» Work required
Starting from the line containing "From the options", write out the rest of the entries exactly, through the final line, including nothing else.

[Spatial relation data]
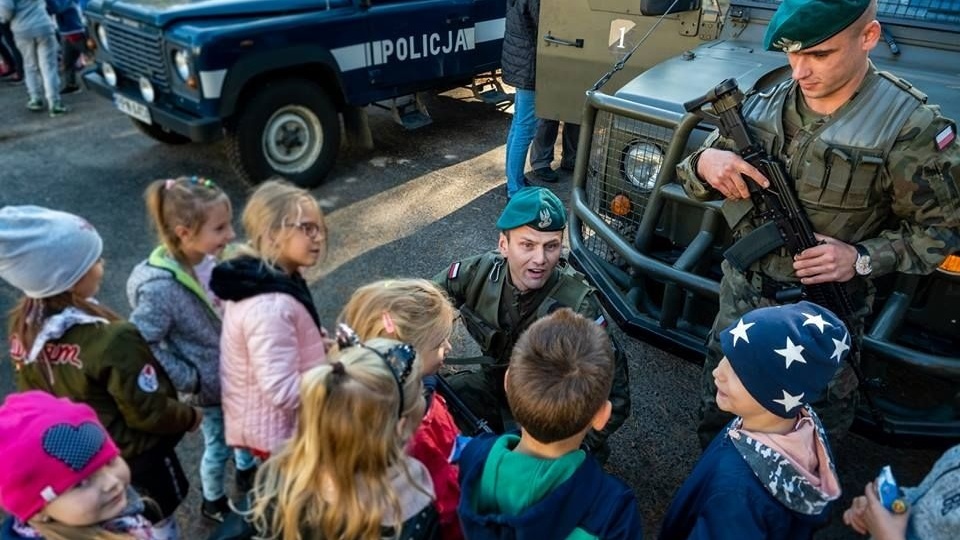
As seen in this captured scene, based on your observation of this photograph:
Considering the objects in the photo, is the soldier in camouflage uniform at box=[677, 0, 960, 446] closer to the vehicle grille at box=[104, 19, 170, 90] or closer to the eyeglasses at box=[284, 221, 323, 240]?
the eyeglasses at box=[284, 221, 323, 240]

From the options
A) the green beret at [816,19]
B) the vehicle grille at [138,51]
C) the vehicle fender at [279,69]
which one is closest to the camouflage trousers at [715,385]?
the green beret at [816,19]

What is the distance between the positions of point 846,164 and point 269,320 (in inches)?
69.7

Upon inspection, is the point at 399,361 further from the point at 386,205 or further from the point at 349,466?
the point at 386,205

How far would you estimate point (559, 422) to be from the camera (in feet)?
4.99

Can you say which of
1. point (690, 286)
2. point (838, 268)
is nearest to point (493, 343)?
point (690, 286)

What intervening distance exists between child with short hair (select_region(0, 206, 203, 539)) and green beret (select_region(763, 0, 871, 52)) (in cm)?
204

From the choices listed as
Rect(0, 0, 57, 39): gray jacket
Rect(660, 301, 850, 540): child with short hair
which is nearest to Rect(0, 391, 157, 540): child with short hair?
Rect(660, 301, 850, 540): child with short hair

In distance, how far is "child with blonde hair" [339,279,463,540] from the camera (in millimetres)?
1883

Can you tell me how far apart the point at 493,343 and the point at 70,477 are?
147 cm

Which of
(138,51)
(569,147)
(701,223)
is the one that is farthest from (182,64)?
(701,223)

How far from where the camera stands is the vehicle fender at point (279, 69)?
491cm

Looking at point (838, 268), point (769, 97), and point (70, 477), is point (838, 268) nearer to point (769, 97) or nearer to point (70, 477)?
point (769, 97)

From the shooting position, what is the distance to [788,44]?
205 cm

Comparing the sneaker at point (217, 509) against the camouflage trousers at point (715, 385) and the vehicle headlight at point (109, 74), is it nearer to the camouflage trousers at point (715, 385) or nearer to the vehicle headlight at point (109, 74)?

» Result of the exercise
From the options
A) the green beret at [816,19]
B) the vehicle grille at [138,51]
C) the vehicle fender at [279,69]
which one is closest to the camouflage trousers at [715,385]?
the green beret at [816,19]

What is the distance between the positions of point 846,164 and point 269,320 (in inches)?
69.7

Upon inspection, is the point at 399,361 further from the point at 386,205 or further from the point at 349,466?
the point at 386,205

How far would you estimate point (559, 422) to be from the camera (in feet)?
4.99

Can you say which of
1. point (690, 286)
2. point (838, 268)
is nearest to point (493, 343)?
point (690, 286)

What intervening distance exists between child with short hair (select_region(0, 206, 203, 539)) and green beret (select_region(763, 0, 871, 52)) (in cm)?
204

From the choices listed as
Rect(0, 0, 57, 39): gray jacket
Rect(660, 301, 850, 540): child with short hair
which is nearest to Rect(0, 391, 157, 540): child with short hair?
Rect(660, 301, 850, 540): child with short hair

In distance, how far is "child with blonde hair" [339,279,463,540] from the camera (in millimetres)?
1883

Can you tell me how far apart the point at 493,343 and the point at 70,477 are?
147 cm

Which of
(138,51)
(569,147)
(701,223)
is the one that is farthest from (182,64)?
(701,223)

How far from where the camera stands is the vehicle fender at point (279, 69)?
491cm

Looking at point (838, 268), point (769, 97), and point (70, 477), is point (838, 268) nearer to point (769, 97) or nearer to point (70, 477)?
point (769, 97)

From the shooting position, what is the distance to [788,44]?
205 cm

Comparing the sneaker at point (217, 509) against the camouflage trousers at point (715, 385) and the vehicle headlight at point (109, 74), is it nearer to the camouflage trousers at point (715, 385) or nearer to the vehicle headlight at point (109, 74)?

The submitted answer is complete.